Take your coffee, truffle, and book or magazine from your purse and go to the bathroom. Yes. The bathroom. Actually, I mean THE bathroom. The new bathroom on the west end of the latest south addition. It has a lovely, large sitting area that is separated from the toilet section. Your phone won't work well in there, but it is so peaceful. I have sat there and had many great conversations with friends.

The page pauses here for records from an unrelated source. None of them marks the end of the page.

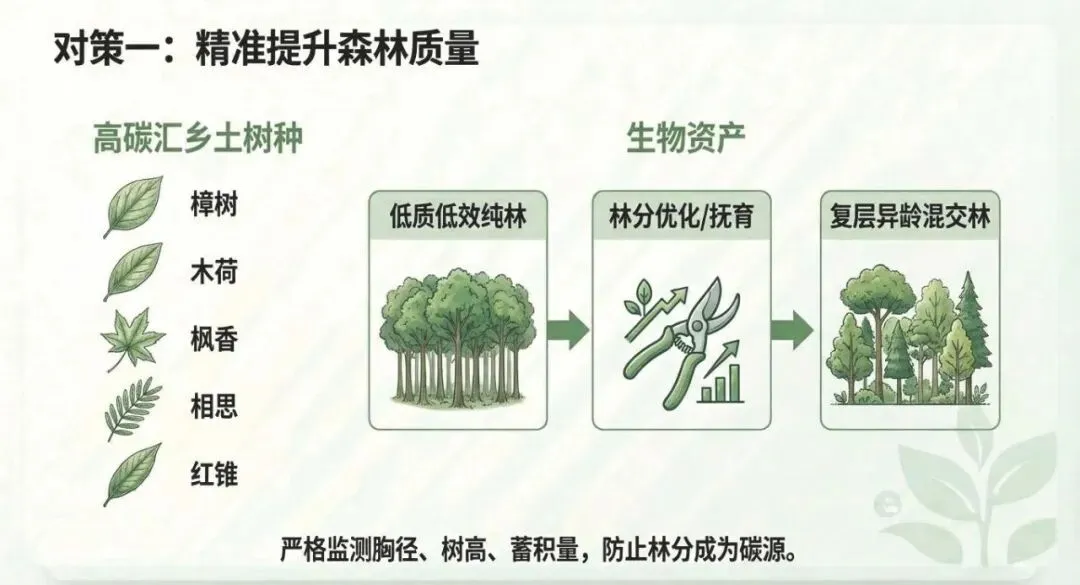 对策一：精准提升森林质量

高碳汇乡土树种

樟树

木荷

枫香

相思

红锥

生物资产

低质低效纯林

林分优化/抚育

复层异龄混交林

严格监测胸径、树高、蓄积量，防止林分成为碳源。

Get a bra fitting. You can do it at Victoria's Secret, but there you will be bombarded by giant posters of naked ladies. At Zovo across from Blue C and Banana Republic area, you will have a quiet, boutique experience with knowledgable staff. They have excellent sales, and they will tell you when they are. They keep each type of inventory for a long time, so chances are you will be able to get it on sale. I have 3 bras from there now, and they are the most comfortable and longest lasting ones I have. I was very surprised to learn how wrong the size I'd been wearing was, and equally surprised by how much more comfortable I am now. Check the luxurious jammies on the sale rack too. Trust me. Some people will spend $$$ on a dress that they will wear once. Not me. I want dresses to be on major sale. Nightgowns, though, I'll spend a little more on. Why? Because I will wear it 3 out of 7 nights a week! My sleep is an essential part of my care for myself and wearing something super soft and comfortable that fits well helps me to sleep well. Nice jammies make me feel a little better on my frequent, frustrating sick days, and they are worth EVERY PENNY I'm willing to spend. Nicest thing is that no one (but maybe your partner) will ever have to see it, so you can get a LOT of wear out of them.

I know these things are luxuries. I know they are superfluous, maybe even silly things. I for one, though, enjoy them. I can be very, very thankful for them. Sometimes I get overwhelmed with guilt and think, "How can I waste time in a place like this when people around my city and world are struggling? How can I spend money on coffee and chocolate?" These are questions I do still struggle with often. Life can be very, very heavy for lots of people. I have found, though, many opportunities to lighten my own and the burdens of my friends by spending time like this together. Things like facials and chocolate are pleasures God made. We should thank him for them and pray for those who don't have them, always mindful. I consider my U.Village forays to be baby steps towards more advanced, energy-requiring forms of self-care. These are low-commitment, bang-for-your-buck refreshers, and when you are ready to test my tips, you call me ;).